ELLSWORTH, Maine — Downtown-area residents of the largest municipality in Hancock County were treated this weekend to a sound that has not been heard here for many years.
While people were outside Saturday walking on the downtown sidewalks of Main Street, hanging their laundry on clotheslines or mowing their lawns, the distinctive call came soaring through the air. A train locomotive repeatedly sounded its horn, signaling the approach of rail service coming back to coastal eastern Maine.
“It has been [nearly] 25 years since a locomotive has run on that line,” Gary Briggs, vice president of Downeast Rail Heritage Preservation Trust, said Monday. “It was a very exciting day for us.”
The locomotive, No. 54, a flatbed car and a caboose had made the 3-mile trip from Washington Junction in neighboring Hancock as a test run, Briggs said, and made the same trip again Sunday. The crew wanted to see how well the train ran on the refurbished section of track, he said. The group, operating as Downeast Scenic Railroad, hopes to establish excursion rail trips on the line between Washington Junction and Green Lake in Dedham.
Briggs said that on Saturday people came out of nearby homes or honked as they drove by to acknowledge the slow-moving train.
“Reality is here,” he said. “We successfully brought a train back to Ellsworth.”

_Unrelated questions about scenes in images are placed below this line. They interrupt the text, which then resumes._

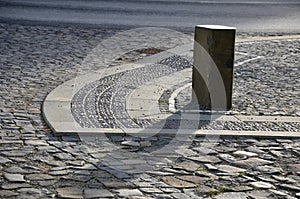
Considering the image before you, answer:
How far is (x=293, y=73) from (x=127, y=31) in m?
5.21

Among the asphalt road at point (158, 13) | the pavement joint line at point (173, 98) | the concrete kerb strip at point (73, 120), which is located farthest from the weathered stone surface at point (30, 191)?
the asphalt road at point (158, 13)

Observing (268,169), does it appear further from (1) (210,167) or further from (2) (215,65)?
(2) (215,65)

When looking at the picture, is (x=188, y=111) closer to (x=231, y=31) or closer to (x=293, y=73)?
(x=231, y=31)

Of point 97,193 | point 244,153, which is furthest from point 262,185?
point 97,193

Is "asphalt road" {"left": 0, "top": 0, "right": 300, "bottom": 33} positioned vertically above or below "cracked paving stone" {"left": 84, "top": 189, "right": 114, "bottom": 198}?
above

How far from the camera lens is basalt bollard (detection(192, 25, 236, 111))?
8797 millimetres

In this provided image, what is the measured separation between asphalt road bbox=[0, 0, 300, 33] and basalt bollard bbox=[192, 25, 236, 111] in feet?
24.4

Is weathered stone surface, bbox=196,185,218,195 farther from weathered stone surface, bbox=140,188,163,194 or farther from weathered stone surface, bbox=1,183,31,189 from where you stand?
weathered stone surface, bbox=1,183,31,189

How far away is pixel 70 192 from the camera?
5801mm

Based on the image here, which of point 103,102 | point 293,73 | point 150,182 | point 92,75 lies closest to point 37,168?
point 150,182

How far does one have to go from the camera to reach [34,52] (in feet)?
42.0

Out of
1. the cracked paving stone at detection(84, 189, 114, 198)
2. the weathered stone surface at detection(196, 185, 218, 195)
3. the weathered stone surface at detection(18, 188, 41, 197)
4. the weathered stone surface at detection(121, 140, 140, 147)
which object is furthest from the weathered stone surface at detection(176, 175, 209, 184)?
the weathered stone surface at detection(18, 188, 41, 197)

The last time a train ran along the 126-mile Brewer-to-Calais rail line was in 1985. In 2006, the rail group signed a 15-year lease with Maine Department of Transportation for the western part of the old rail line between Washington Junction and Brewer. The eastern part of the rail corridor, from Washington Junction to Ayers Junction in Pembroke, is being rehabilitated by the state for use as a multipurpose trail.
Briggs said the rail preservation group hopes to offer excursion trips between Washington Junction and Ellsworth next summer. He said the locomotive made it as far as the west side of Main Street last weekend. More work needs to be done where the line crosses Lincoln and Davis streets before the train will be able to roll all the way to North Street, which is just east of where the rail line crosses the Union River, he said.
“The track has been rehabilitated with new ties all the way down to [the river crossing],” Briggs said. “We want to make sure everything is done right and safely.”
The group hopes to continue working on the remaining 8 miles of track between the Union River and Green Lake next summer, after it begins excursion service on the 4 miles of track between Washington Junction and the river, Briggs said.
Besides the cars that went on the test run last weekend, the rail group has some other passenger cars that it is renovating and is hoping to acquire other passenger cars, he said.
Briggs said that if things go well, the rail group possibly could offer excursion service this fall, but has no plans to do so.